Skip to main content

Building a Local Machine

Like all hobbies, you can start small and expand out as you get into more advanced topics.

As a generic guidance, it is good for your system to have:

  • A fast internet connection for downloading models
  • Ample disk space to store models (can be 100GB+ if experimenting with models, datasets, etc.)
  • Although a GPU is not required it can greatly improve the token generation speed and user experience.

Starter Hardware Configurations

Starter-Build

If you are just getting started with LLMs, you can use any recent desktop/laptop or even a Raspberry Pi to get you started learning the basics:

  • Getting Familiar with Python
  • Understanding Docker Deployments
  • Deploying User Interfaces
  • Basic Evaluation of Models

Although this setup can get you started, you may push the limits of a starter system if you are interested in more advanced topics:

  • Fast token generation speeds
  • Larger Models (>7B)
  • Training Models### Intermediate Hardware Configurations

Intermediate-Build

If you have outgrown your starter system, you may be looking to utilize larger models or even train your own model.

When looking for a new system, keep the following in mind:

  • Your GPU should likely be the biggest consideration, more specifically, the amount of VRAM the card has. LLM files will be loaded from disk into VRAM so ensuring you have enough room to fit your model is key!
  • Storage type and speed can have downstream impacts on the performance of your model! If you are downloading or loading your models from a traditional spinning hard drive, this will be much slower than if they were stored on an SSD or NVMe drive.
  • Models are loaded from disk into VRAM via your system RAM! If you plan to load a model that is 20GB in size, you will need >20GB of system RAM or you will need to utilize swap space.
Hardware Recommendations:
  • Any Intel or AMD CPU from the last few years (Ideally LGA 1200, AM4 or newer)
  • 500GB+ of fast storage (PCI Express 4.0 NVMe encouraged)
  • 64GB RAM (faster speeds the better)
  • Nvidia RTX 3090 GPU (24GB VRAM)
  • Ubuntu 22.x

A system of this spec should be able to run unquantized 17B models or quantitzed 30B models with ease.

Based on the model in use you can expect >30 tokens/sec with a similar setup.

Advanced Hardware Configurations

Advanced-Build

Should you venture into more advanced use-cases such as utilizing 65B models or training against massive datasets, you may consider expanding upon your intermediate build.

In these scenarios you can further upgrade your local system or even utilize cloud based GPU providers for shorter term projects.

Hardware Recommendations:
  • Explore and utilize the latest hardware available (AM5, PCI Express 5.0, NVLink)
  • Add an second GPU to your system for additional VRAM (ensure you have enough open PCI lanes!)
Cloud Recommendations:
  • RunPod.io: A popular option amongst the community for renting GPUs by the hour. Good user experience overall but prices are slightly higher compared to other options.
  • Vast.ai: Cloud GPU provider; has good prices but UI is not quite as polished as RunPod.
  • "The Big 3": Amazon AWS, Google GCP and Microsoft Azure all offer cloud based VMs and GPU hardware. You may also consider this as an option.

(Collected data)
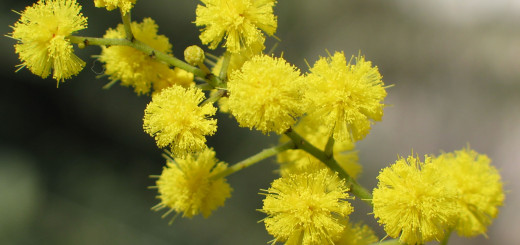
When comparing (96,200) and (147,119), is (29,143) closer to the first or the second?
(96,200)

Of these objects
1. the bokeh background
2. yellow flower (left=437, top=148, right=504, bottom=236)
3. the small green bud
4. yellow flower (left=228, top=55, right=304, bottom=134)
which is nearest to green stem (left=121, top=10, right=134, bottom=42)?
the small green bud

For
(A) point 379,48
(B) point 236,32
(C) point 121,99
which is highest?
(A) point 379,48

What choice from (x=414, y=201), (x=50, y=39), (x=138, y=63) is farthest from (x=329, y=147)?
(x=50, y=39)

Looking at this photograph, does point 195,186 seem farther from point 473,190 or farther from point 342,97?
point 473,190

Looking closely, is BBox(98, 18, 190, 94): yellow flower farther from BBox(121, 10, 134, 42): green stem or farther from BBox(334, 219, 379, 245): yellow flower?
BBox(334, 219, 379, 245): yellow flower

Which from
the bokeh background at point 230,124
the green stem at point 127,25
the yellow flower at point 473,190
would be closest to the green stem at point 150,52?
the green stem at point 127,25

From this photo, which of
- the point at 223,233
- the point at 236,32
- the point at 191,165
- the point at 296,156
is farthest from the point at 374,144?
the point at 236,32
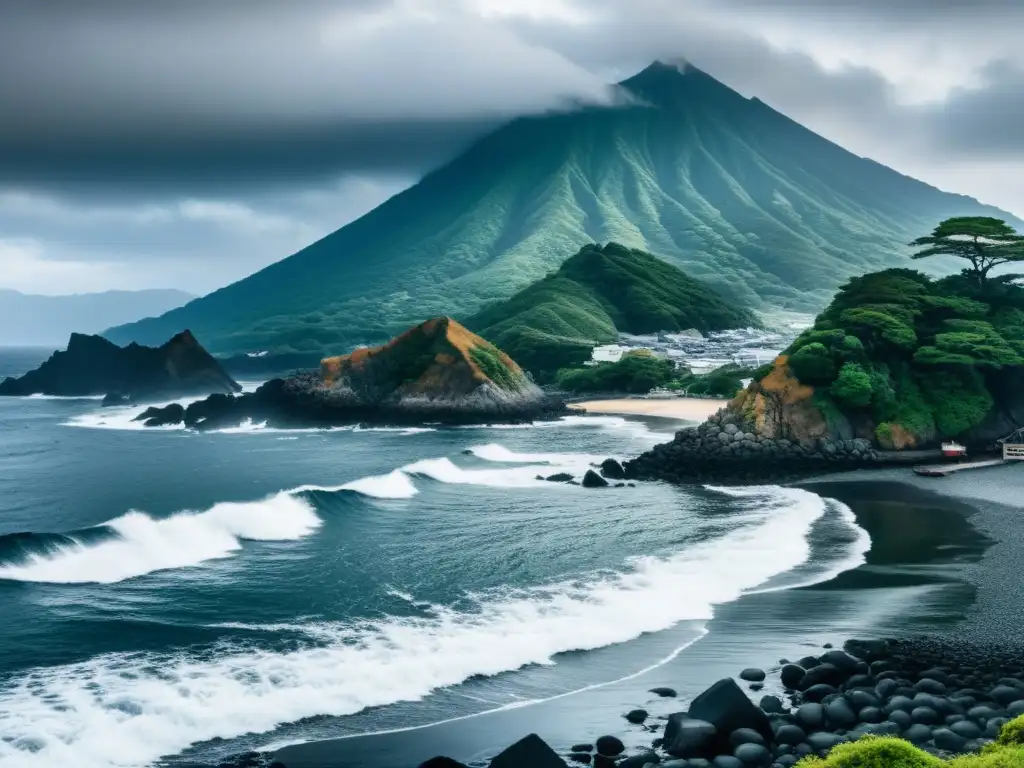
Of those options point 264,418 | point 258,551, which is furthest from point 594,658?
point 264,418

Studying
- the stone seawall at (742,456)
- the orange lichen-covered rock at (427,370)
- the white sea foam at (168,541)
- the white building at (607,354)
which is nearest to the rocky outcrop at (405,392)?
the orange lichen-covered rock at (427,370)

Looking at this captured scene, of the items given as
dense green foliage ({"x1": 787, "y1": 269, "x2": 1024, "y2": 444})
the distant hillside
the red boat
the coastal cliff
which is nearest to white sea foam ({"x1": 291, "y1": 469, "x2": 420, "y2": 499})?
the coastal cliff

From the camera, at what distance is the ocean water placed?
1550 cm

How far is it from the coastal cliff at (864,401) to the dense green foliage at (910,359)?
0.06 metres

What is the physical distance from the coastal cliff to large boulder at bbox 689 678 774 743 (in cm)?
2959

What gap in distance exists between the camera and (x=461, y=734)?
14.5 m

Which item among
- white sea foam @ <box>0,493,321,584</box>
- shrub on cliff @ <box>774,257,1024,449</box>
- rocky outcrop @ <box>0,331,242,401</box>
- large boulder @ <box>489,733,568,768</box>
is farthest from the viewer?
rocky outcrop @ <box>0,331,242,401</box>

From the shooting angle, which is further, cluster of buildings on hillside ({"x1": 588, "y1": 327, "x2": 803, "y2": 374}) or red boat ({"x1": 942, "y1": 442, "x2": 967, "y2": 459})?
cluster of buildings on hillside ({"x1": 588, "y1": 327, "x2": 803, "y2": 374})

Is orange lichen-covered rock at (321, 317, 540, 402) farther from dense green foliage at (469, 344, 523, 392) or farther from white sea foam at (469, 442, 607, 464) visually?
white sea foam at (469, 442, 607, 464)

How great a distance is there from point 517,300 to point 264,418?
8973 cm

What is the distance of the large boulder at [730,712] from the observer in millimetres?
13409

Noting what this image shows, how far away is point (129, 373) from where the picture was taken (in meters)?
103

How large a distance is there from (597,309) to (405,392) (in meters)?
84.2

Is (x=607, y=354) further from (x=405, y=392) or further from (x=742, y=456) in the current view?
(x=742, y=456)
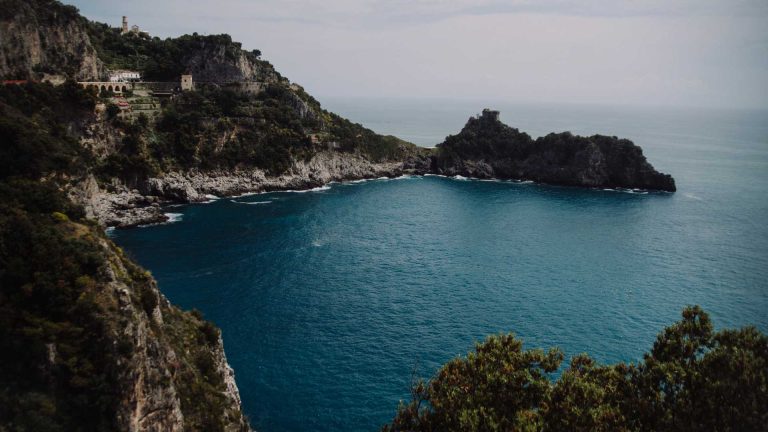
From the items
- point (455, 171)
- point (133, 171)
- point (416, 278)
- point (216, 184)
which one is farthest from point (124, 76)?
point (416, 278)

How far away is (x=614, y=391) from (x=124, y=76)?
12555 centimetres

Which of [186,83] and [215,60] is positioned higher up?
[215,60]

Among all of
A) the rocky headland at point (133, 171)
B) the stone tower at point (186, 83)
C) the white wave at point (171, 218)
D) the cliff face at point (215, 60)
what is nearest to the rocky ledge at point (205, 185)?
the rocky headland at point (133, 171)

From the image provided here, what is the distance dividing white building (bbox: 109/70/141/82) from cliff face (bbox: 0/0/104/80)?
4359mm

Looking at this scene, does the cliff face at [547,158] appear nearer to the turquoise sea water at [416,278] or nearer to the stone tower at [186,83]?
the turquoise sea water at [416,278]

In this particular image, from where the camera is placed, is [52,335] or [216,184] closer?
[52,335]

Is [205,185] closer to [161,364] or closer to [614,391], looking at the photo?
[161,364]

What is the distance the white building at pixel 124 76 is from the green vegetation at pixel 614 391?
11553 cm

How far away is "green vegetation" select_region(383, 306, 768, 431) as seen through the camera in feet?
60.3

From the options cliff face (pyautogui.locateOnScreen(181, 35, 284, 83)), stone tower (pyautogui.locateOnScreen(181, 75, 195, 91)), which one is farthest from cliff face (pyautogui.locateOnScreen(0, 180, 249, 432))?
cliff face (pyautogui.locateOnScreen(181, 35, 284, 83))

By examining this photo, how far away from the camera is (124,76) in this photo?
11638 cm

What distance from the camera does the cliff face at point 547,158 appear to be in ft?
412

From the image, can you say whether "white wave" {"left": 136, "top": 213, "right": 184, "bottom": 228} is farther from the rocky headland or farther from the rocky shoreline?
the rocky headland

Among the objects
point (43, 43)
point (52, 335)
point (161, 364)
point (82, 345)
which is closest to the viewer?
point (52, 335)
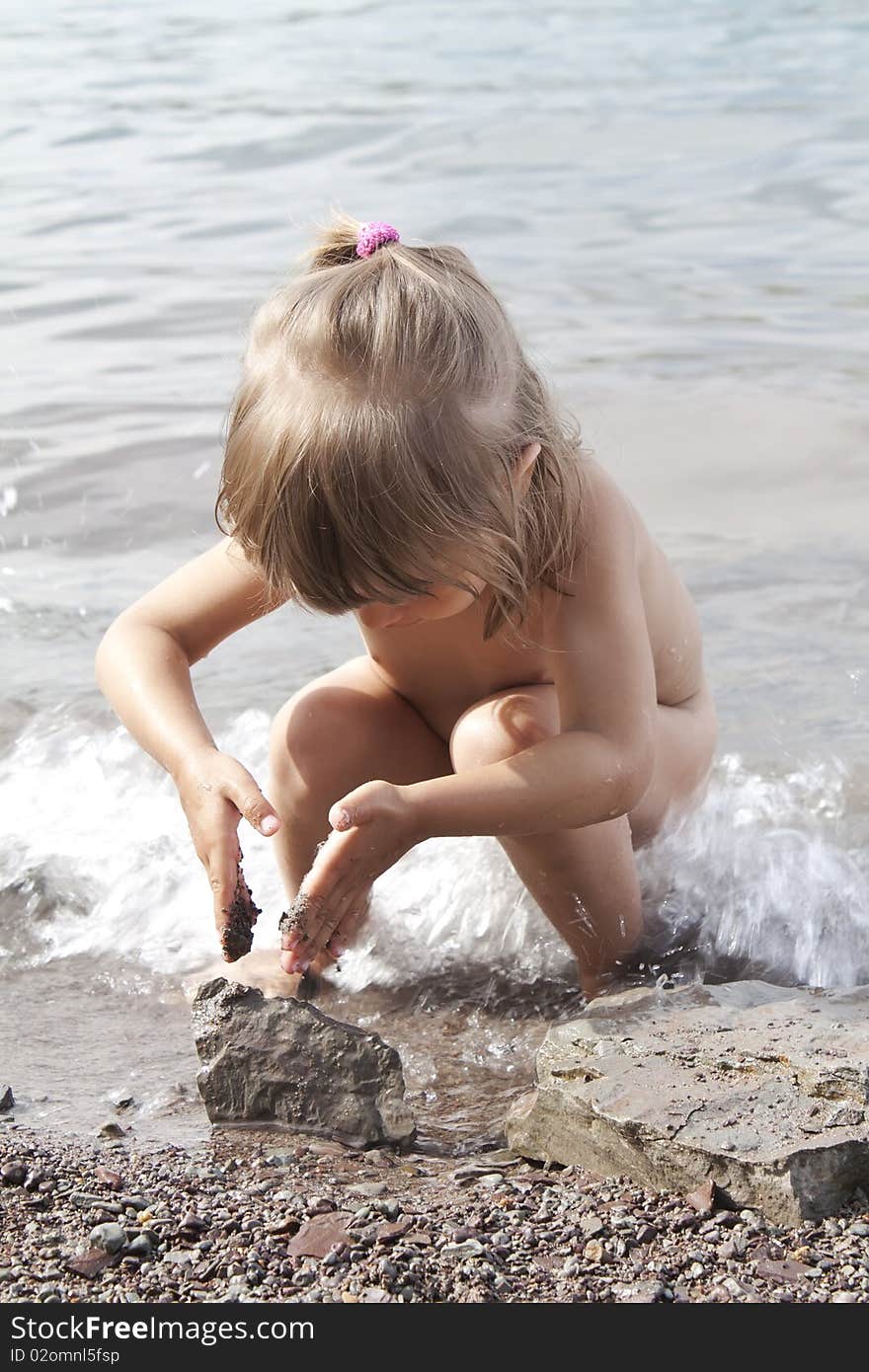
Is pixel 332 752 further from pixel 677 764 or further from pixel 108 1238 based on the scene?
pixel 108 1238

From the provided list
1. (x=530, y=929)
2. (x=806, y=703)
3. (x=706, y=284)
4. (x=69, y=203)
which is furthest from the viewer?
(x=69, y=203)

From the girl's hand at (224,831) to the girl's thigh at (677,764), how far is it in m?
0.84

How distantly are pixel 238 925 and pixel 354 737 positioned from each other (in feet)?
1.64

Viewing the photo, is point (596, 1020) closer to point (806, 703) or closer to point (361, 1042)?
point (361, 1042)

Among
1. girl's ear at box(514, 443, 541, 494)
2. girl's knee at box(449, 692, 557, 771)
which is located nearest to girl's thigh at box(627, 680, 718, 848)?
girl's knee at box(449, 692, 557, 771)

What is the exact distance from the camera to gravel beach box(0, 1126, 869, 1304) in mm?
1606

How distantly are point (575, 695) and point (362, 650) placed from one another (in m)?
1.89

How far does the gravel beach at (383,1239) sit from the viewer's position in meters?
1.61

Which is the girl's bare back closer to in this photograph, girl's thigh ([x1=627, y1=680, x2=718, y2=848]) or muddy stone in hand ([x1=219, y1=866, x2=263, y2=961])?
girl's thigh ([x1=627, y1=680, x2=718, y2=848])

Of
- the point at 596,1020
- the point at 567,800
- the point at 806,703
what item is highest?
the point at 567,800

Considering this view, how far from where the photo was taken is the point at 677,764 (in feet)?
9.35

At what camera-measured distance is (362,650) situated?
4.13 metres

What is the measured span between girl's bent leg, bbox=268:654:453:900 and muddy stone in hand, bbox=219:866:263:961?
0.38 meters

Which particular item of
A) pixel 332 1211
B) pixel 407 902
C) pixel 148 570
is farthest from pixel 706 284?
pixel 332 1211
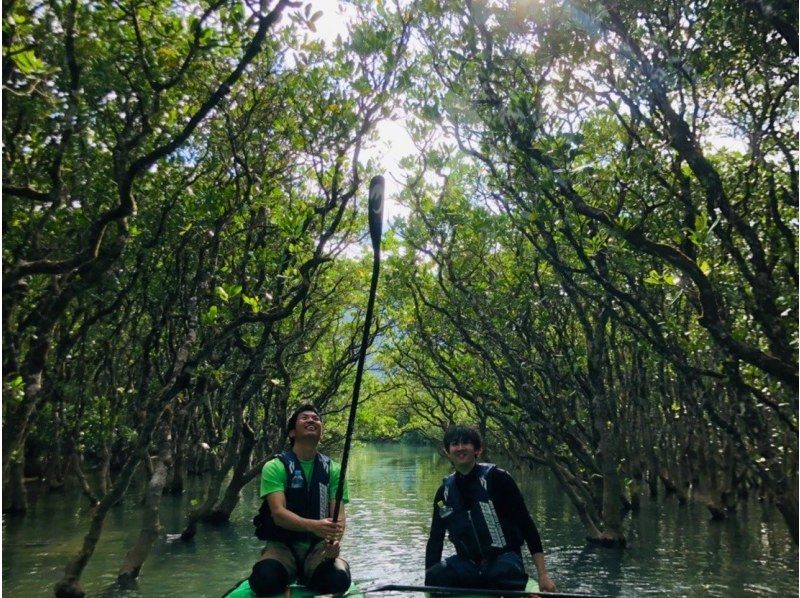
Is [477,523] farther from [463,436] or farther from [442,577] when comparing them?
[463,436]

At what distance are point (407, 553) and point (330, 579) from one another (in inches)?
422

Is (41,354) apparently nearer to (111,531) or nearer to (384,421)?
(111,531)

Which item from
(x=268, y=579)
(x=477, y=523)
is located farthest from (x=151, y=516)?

» **Study questions**:
(1) Write out the local machine guide from "A system of" to "your intermediate build.", swapping "65B models" for "70B models".
(2) For each statement, say yes or no according to the local machine guide, and quote the words that decide it: (a) A GPU is required for running models locally. (b) The intermediate build recommends 64GB of RAM. (c) Vast.ai's interface is described as more polished than RunPod's.

» **Expected outputs**:
(1)
A system of this spec should be able to run unquantized 17B models or quantitzed 30B models with ease.

Based on the model in use you can expect >30 tokens/sec with a similar setup.

Advanced Hardware Configurations

Advanced-Build

Should you venture into more advanced use-cases such as utilizing 70B models or training against massive datasets, you may consider expanding upon your intermediate build.

(2)
(a) No: "Although a GPU is not required it can greatly improve the token generation speed and user experience."
(b) Yes: "64GB RAM (faster speeds the better)"
(c) No: "UI is not quite as polished as RunPod."